While Prime Minister Jacinda Ardern has previously expressed steadfast confidence in PCR tests as the gold standard of testing, it is hard not to wonder whether the pivot to rapid antigen tests (RATs) would have occurred more swiftly had there been a fuller picture of the system’s fragility.
There are a number of other questions which remain unanswered, some easier to address than others.
How did the ministry produce its testing projections, given New Zealand Institute of Medical Laboratory Science president Terry Taylor says his organisation was not consulted?

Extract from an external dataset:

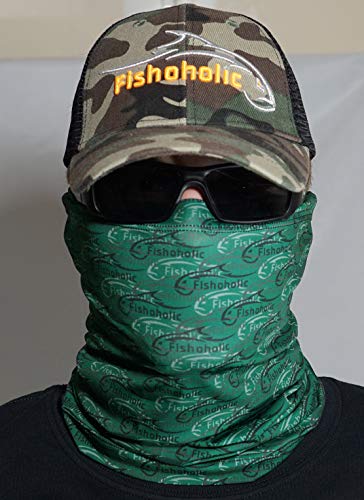 Fishoholic Fishing Face Mask Neck Gaiter Hunting Buff - 3 Colors - UPF50+ Sun Protection Fishaholic Fishing Gift - color: Green Fisho Camo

What independent assessment, if any, did they receive, and why?
How many Kiwis may have opted not to seek out a PCR test when necessary, due to the knowledge of lengthy wait times and associated self-isolation (irresponsible though that may be)?
Could some Covid cases have been avoided if a positive RAT result had been received more swiftly and the patient in question able to better protect others around them; and will any positives be missed due to the degradation of backlogged PCR samples?
As epidemiologist Sir David Skegg noted on Monday, it is highly likely a new variant will be dominating the public conversation by the end of the year – and as the virus adapts, so too must our approach.
Ardern appeared keen to brush off the issue, acknowledging errors had been made but focusing on the “freely available” RATs across the country.
Yet standing alongside Bloomfield in January, the Prime Minister had offered the public this assurance: “We’ve got plenty of testing capacity – it’s there and available for people.”
It may not be fair to use the PCR problems to cast a shadow over the rest of the Covid response, but equally it isn't unreasonable to question whether ministers and the ministry should be more rigorously testing some of their current assumptions.
There is sometimes a sense that the Government mindset and machinery is still stuck in the afterglow of the initial pandemic response in 2020: a world-leading response, yes, but one in need of adjustment to the differing threats posed by different variants.
A simple look across the ditch to Australia would have offered some insight into the speed at which the highly transmissible Omicron can overwhelm testing systems and laboratory staff already suffering from burnout.
As epidemiologist Sir David Skegg noted on Monday, it is highly likely a new variant will be dominating the public conversation by the end of the year – and as the virus adapts, so too must our approach.